▶ **Teks Bacaan**:
────────────────
(Tidak) Berkepribadian Dalam Budaya

Judul diatas adalah keprihatinan sekaligus provokasi kepada kita, wahai pekerja-pekerja di sektor seni budaya, yang masih mencoba bertahan, limbung, demoralisasi, ketar-ketir ataupun yang tetap on fire menjaga api cita-cita Trisakti para pendiri bangsa ini.

***

Pemilihan Presiden 2014 telah selesai dilalui dengan segala pernak-pernik yang menyertainya, seperti lembaga-lembaga survey yang bermasalah dalam hitung cepat, gugatan kubu Prabowo–Hatta ke Mahkamah Konstitusi, hingga perseteruan di parlemen antara Koalisi Merah Putih versus Indonesia Hebat. Tapi terlepas dari hal-hal yang disebut diatas tadi, secara umum capaian atas pesta demokrasi ini adalah terbilang sukses.

Sukses, dalam hal ini, bisa dilihat dari partisipasi rakyat yang terlibat aktif saat momen pemilihan presiden berlangsung. Dan saya pernah mencatatnya dalam tulisan berjudul “Indahnya Pemilu Presiden 2014”, yang dimuat di portal ini.

Fenomena Jokowi memang meledak, terdengar, tersebar hingga ke seluruh dunia. Menjadi perbincangan politisi, orang biasa hingga musisi (rock) terkenal mancanegara yang memang tahu kalau ‘Bapak Esemka’ ini, selain senang blusukan, juga gandrung menkonsumsi musik rock. Maka tak heran bila pimpinan Megadeth, Dave Mustaine dari Amerika, Arkarna dari Inggris, Jason Mraz, Mike Tramp sampai Sting memberi dukungan terbuka, ucapan selamat dan respek lewat akun media sosial resmi mereka.

Jokowi menjadi media darling, laris jadi liputan khusus di koran, wajahnya close up di sampul majalah TIME, televisi sukses menjaga rating bila talk show mereka menghadirkan Jokowi, potongan-potongan suaranya diulang rutin sebagai brand promosi stasiun radio dan seterusnya dan seterusnya.

Partisipasi politik rakyat dalam mendukung sekaligus memenangkan Jokowi hingga terpilih menjadi presiden terwujud dalam grup-grup relawan yang tersebar seluruh nusantara. Tercatat ada Barisan Relawan Jokowi Presiden (Bara JP), Posko Jokowi, Sahabat Buruh, Seknas Jokowi, Projo, Jo-Man (Jokowi Mania), Laskar Jokowi, Seknas Tani, ARM (Aliansi Rakyat Merdeka), Gema Jokowi, Kornas Jokowi, Komunitas Pengusaha Jokowi-JK, dan Alumni UGM (blusukan Jokowi).
────────────────
▶ **Materi yang Ditampilkan**:
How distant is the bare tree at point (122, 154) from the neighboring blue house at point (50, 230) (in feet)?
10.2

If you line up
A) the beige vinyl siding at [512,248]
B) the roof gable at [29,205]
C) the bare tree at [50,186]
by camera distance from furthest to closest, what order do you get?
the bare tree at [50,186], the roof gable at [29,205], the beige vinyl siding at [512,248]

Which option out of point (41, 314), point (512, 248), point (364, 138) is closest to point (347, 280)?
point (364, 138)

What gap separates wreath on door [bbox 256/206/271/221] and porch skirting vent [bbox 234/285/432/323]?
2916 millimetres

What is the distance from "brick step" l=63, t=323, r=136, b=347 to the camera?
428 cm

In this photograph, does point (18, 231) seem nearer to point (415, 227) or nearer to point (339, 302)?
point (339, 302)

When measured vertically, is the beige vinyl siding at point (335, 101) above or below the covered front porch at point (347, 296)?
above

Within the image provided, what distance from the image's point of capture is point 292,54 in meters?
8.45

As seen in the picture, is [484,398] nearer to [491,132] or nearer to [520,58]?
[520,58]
────────────────
▶ **Soal dan Tugas**:
1: Tentukan apakah setiap pernyataan berikut sesuai dengan teks bacaan, lalu kutip kata-kata teks yang menjadi dasarnya. (a) Pemilihan Presiden 2014 secara umum terbilang sukses. (b) Wajah Jokowi tampil close up di sampul majalah TIME. (c) Kubu Prabowo–Hatta mengajukan gugatan ke Mahkamah Agung.
2: Menurut teks bacaan, apa judul tulisan tentang partisipasi rakyat dalam pemilihan presiden yang pernah dimuat di portal tersebut?

▶ **Jawaban Soal**:
1:
(a) Ya: "secara umum capaian atas pesta demokrasi ini adalah terbilang sukses".
(b) Ya: "wajahnya close up di sampul majalah TIME".
(c) Tidak: "gugatan kubu Prabowo–Hatta ke Mahkamah Konstitusi".

2: Judulnya "Indahnya Pemilu Presiden 2014".